Semua proses itu memang tidak mudah, tetapi, ketika mengingat kembali panggilan hati sebagai guru, saya menjadi tenang dan tegar.

Bekerja Sama dengan Orang Tua

Tantangan besar lain menurut saya adalah mengajak orang tua untuk mendidik bersama guru dan sepakat dengan pembentukan karakter anak. Kebanyakan orang tua di zaman sekarang cenderung memanjakan anaknya. Orang tua ingin melindungi anaknya agar tidak disakiti oleh siapa pun, termasuk saat anaknya mendapat hukuman dari sekolah karena melakukan kesalahan.

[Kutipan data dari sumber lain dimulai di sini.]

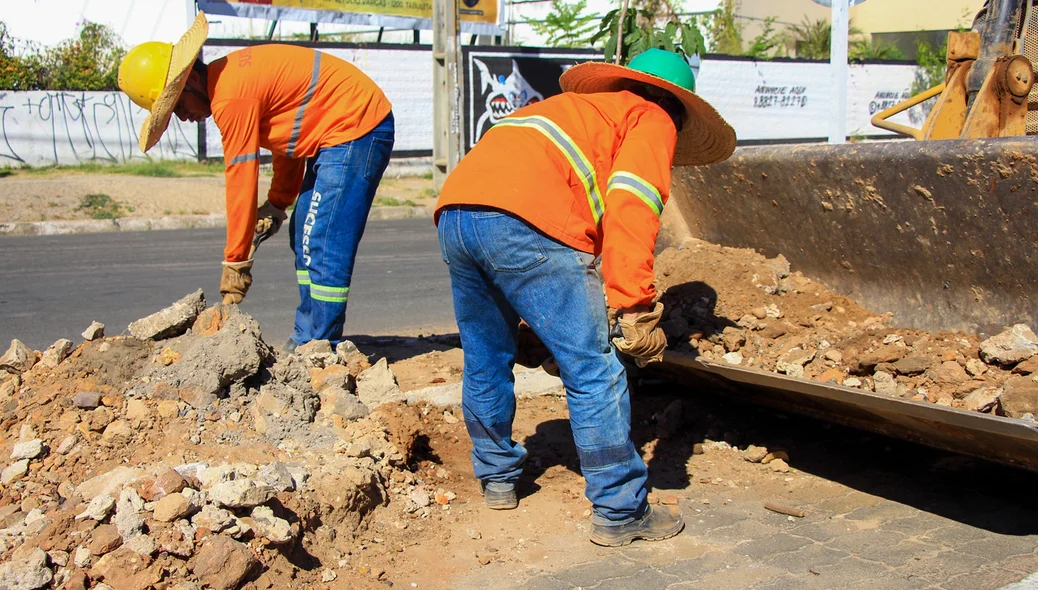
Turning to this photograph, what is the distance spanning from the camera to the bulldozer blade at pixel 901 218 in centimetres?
350

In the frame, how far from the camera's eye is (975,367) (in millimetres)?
3516

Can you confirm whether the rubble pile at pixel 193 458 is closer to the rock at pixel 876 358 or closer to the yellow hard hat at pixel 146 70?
the yellow hard hat at pixel 146 70

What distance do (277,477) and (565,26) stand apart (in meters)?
20.5

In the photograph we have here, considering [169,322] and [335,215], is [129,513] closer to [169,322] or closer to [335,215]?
[169,322]

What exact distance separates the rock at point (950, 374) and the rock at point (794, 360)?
0.49 metres

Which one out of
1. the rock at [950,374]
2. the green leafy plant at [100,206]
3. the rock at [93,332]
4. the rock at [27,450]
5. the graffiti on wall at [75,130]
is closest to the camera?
the rock at [27,450]

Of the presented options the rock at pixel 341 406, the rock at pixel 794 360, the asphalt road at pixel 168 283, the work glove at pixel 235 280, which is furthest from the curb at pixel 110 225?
the rock at pixel 794 360

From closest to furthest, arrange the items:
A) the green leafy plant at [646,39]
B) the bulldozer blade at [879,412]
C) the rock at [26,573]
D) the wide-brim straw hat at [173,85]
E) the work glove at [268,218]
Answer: the rock at [26,573], the bulldozer blade at [879,412], the wide-brim straw hat at [173,85], the work glove at [268,218], the green leafy plant at [646,39]

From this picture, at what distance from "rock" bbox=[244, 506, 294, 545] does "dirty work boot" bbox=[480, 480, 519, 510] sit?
856 millimetres

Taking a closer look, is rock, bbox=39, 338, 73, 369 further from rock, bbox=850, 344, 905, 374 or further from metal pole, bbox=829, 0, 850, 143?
metal pole, bbox=829, 0, 850, 143

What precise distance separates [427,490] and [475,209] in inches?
45.5

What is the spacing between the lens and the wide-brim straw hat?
411 centimetres

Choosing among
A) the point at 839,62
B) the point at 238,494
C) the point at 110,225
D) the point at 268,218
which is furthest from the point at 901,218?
the point at 110,225

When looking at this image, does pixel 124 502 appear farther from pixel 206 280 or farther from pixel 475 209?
pixel 206 280
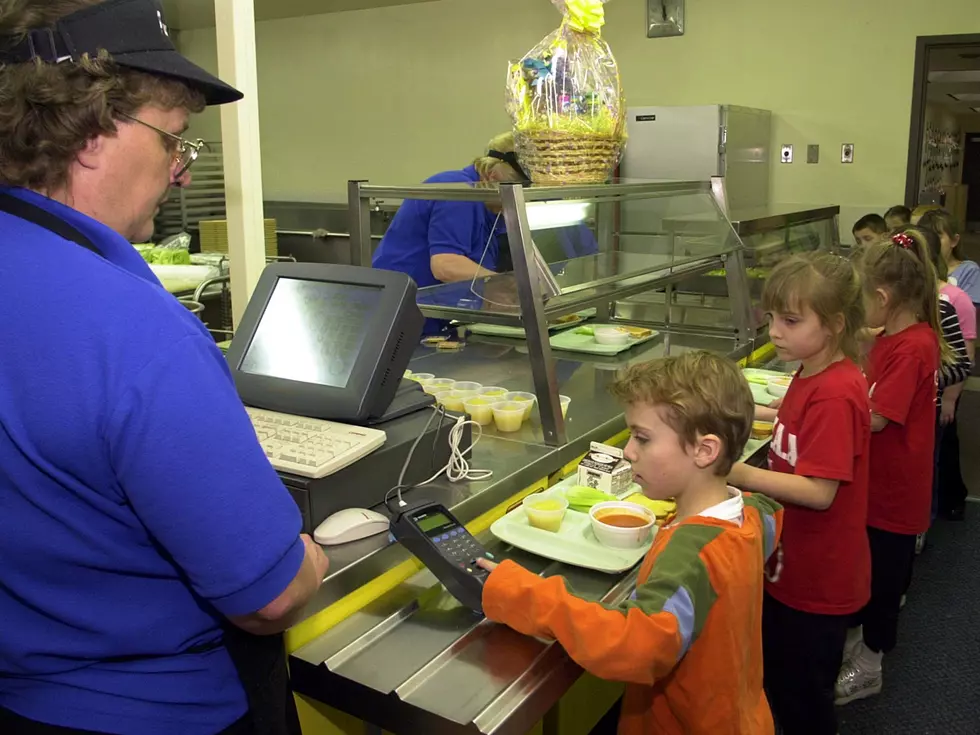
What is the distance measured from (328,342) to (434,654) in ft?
2.00

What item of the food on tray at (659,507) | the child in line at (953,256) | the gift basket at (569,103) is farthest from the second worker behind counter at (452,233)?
the child in line at (953,256)

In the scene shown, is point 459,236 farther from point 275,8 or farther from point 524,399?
point 275,8

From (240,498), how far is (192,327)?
0.18 m

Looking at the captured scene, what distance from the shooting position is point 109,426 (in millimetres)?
787

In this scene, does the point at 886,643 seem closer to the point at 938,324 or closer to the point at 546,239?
the point at 938,324

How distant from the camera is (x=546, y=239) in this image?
7.50ft

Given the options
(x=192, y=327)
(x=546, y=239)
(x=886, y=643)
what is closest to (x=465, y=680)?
(x=192, y=327)

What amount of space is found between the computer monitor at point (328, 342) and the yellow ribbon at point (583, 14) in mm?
930

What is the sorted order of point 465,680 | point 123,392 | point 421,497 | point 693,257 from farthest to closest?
point 693,257
point 421,497
point 465,680
point 123,392

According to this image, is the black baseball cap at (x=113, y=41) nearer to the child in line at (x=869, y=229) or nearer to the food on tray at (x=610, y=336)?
the food on tray at (x=610, y=336)

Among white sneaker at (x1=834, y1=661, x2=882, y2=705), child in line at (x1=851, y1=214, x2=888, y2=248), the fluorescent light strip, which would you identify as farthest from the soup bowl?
child in line at (x1=851, y1=214, x2=888, y2=248)

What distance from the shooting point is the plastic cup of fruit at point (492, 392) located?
80.6 inches

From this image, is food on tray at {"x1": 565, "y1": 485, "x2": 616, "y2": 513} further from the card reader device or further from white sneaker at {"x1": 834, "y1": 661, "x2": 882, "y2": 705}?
white sneaker at {"x1": 834, "y1": 661, "x2": 882, "y2": 705}

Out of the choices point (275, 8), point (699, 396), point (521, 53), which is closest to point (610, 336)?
point (699, 396)
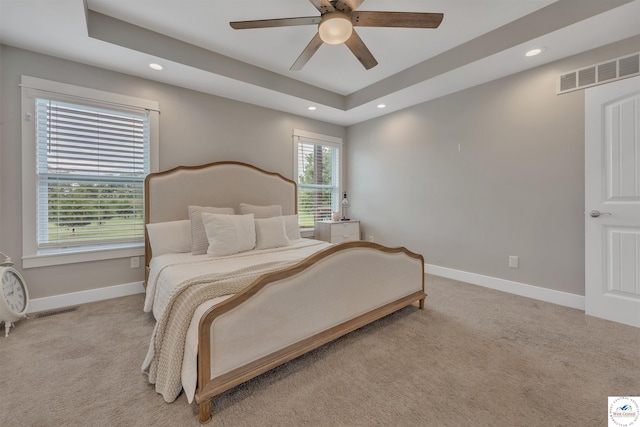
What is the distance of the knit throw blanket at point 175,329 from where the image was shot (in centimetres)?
138

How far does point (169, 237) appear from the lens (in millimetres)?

Keadaan ini menyebabkan pembentukan karakter anak sulit dilakukan. Perjuangan untuk terus menyadarkan orang tua dan mengajak mereka bekerja sama dalam membentuk karakter anak masih saya jalani hingga sekarang.

Saya menyadari ini adalah proses yang sangat panjang dan berkelanjutan. Pembentukan karakter tidak berhenti di tingkat sekolah dasar saja, melainkan perlu terus dikawal sampai ke jenjang-jenjang berikutnya.

Saya memang tidak dapat mengawal anak didik sepanjang hidup mereka, tetapi saya akan melakukan pengawalan yang terbaik ketika mereka berada di kelas saya.

 

“Jika tidak dapat melakukan hal yang besar, lakukaknlah kecil dengan cinta yang besar”

 

* Catatan ini ditulis oleh RCA, guru SD di Provinsi Jawa Tengah.

** Semua tulisan yang dipublikasikan dalam Catatan Perjalanan Guru merupakan pandangan penulis, telah melalui proses penyuntingan untuk keperluan penulisan populer, dan tidak mewakili pandangan Program RISE di Indonesia ataupun penyandang dana RISE.